Take the listing below and reproduce it in full. Change nothing.

---------------

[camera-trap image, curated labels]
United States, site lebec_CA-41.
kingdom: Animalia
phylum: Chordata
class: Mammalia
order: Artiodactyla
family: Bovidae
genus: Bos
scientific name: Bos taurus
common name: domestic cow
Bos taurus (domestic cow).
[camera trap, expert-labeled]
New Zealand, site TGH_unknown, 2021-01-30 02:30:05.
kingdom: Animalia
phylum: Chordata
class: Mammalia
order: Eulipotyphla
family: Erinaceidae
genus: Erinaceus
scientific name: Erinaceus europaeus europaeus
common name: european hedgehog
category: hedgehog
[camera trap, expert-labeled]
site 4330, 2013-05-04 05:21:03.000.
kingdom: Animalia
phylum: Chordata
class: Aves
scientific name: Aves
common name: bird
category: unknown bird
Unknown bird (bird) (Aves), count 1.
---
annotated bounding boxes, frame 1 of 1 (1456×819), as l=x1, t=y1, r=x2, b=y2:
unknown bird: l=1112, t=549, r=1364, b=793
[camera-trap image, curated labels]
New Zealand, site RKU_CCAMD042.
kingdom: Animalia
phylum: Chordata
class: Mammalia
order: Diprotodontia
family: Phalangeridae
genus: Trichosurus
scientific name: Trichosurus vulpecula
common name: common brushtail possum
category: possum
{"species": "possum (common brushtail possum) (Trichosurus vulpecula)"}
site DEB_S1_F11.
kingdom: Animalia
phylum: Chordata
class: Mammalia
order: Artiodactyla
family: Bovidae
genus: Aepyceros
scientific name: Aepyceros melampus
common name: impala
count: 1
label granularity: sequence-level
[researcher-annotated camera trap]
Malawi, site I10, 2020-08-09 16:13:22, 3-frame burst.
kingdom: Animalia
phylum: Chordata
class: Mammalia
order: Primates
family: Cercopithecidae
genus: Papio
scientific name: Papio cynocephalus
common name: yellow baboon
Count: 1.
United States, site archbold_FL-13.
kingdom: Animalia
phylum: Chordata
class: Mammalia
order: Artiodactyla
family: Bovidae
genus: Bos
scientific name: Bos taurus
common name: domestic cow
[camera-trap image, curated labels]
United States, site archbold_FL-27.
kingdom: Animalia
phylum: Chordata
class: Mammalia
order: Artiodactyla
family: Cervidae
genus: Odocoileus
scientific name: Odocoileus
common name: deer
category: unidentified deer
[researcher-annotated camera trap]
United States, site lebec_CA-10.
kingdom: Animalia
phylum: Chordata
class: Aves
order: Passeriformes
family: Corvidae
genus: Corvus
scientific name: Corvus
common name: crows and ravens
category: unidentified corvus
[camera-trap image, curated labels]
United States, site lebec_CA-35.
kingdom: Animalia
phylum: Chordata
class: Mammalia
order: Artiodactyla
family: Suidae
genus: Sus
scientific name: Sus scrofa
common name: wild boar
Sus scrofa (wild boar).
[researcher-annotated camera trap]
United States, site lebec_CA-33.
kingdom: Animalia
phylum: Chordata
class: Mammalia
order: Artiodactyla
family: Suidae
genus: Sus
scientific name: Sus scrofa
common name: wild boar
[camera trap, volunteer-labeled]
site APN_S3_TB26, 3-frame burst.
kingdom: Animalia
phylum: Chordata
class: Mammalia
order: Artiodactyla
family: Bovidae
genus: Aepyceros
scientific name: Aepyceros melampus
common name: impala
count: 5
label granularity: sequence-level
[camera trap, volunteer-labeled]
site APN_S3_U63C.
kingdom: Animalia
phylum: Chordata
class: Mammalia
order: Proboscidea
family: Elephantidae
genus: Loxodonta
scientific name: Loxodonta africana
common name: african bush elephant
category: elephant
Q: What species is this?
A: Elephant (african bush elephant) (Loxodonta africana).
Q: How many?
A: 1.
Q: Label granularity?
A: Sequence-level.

---------------

▶ RESULT FOR THIS EXERCISE:
[camera-trap image, curated labels]
United States, site lebec_CA-41.
kingdom: Animalia
phylum: Chordata
class: Mammalia
order: Artiodactyla
family: Bovidae
genus: Bos
scientific name: Bos taurus
common name: domestic cow
Bos taurus (domestic cow).
[camera trap, expert-labeled]
New Zealand, site TGH_unknown, 2021-01-30 02:30:05.
kingdom: Animalia
phylum: Chordata
class: Mammalia
order: Eulipotyphla
family: Erinaceidae
genus: Erinaceus
scientific name: Erinaceus europaeus europaeus
common name: european hedgehog
category: hedgehog
[camera trap, expert-labeled]
site 4330, 2013-05-04 05:21:03.000.
kingdom: Animalia
phylum: Chordata
class: Aves
scientific name: Aves
common name: bird
category: unknown bird
Unknown bird (bird) (Aves), count 1.
---
annotated bounding boxes, frame 1 of 1 (1456×819), as l=x1, t=y1, r=x2, b=y2:
unknown bird: l=1112, t=549, r=1364, b=793
[camera-trap image, curated labels]
New Zealand, site RKU_CCAMD042.
kingdom: Animalia
phylum: Chordata
class: Mammalia
order: Diprotodontia
family: Phalangeridae
genus: Trichosurus
scientific name: Trichosurus vulpecula
common name: common brushtail possum
category: possum
{"species": "possum (common brushtail possum) (Trichosurus vulpecula)"}
site DEB_S1_F11.
kingdom: Animalia
phylum: Chordata
class: Mammalia
order: Artiodactyla
family: Bovidae
genus: Aepyceros
scientific name: Aepyceros melampus
common name: impala
count: 1
label granularity: sequence-level
[researcher-annotated camera trap]
Malawi, site I10, 2020-08-09 16:13:22, 3-frame burst.
kingdom: Animalia
phylum: Chordata
class: Mammalia
order: Primates
family: Cercopithecidae
genus: Papio
scientific name: Papio cynocephalus
common name: yellow baboon
Count: 1.
United States, site archbold_FL-13.
kingdom: Animalia
phylum: Chordata
class: Mammalia
order: Artiodactyla
family: Bovidae
genus: Bos
scientific name: Bos taurus
common name: domestic cow
[camera-trap image, curated labels]
United States, site archbold_FL-27.
kingdom: Animalia
phylum: Chordata
class: Mammalia
order: Artiodactyla
family: Cervidae
genus: Odocoileus
scientific name: Odocoileus
common name: deer
category: unidentified deer
[researcher-annotated camera trap]
United States, site lebec_CA-10.
kingdom: Animalia
phylum: Chordata
class: Aves
order: Passeriformes
family: Corvidae
genus: Corvus
scientific name: Corvus
common name: crows and ravens
category: unidentified corvus
[camera-trap image, curated labels]
United States, site lebec_CA-35.
kingdom: Animalia
phylum: Chordata
class: Mammalia
order: Artiodactyla
family: Suidae
genus: Sus
scientific name: Sus scrofa
common name: wild boar
Sus scrofa (wild boar).
[researcher-annotated camera trap]
United States, site lebec_CA-33.
kingdom: Animalia
phylum: Chordata
class: Mammalia
order: Artiodactyla
family: Suidae
genus: Sus
scientific name: Sus scrofa
common name: wild boar
[camera trap, volunteer-labeled]
site APN_S3_TB26, 3-frame burst.
kingdom: Animalia
phylum: Chordata
class: Mammalia
order: Artiodactyla
family: Bovidae
genus: Aepyceros
scientific name: Aepyceros melampus
common name: impala
count: 5
label granularity: sequence-level
[camera trap, volunteer-labeled]
site APN_S3_U63C.
kingdom: Animalia
phylum: Chordata
class: Mammalia
order: Proboscidea
family: Elephantidae
genus: Loxodonta
scientific name: Loxodonta africana
common name: african bush elephant
category: elephant
Q: What species is this?
A: Elephant (african bush elephant) (Loxodonta africana).
Q: How many?
A: 1.
Q: Label granularity?
A: Sequence-level.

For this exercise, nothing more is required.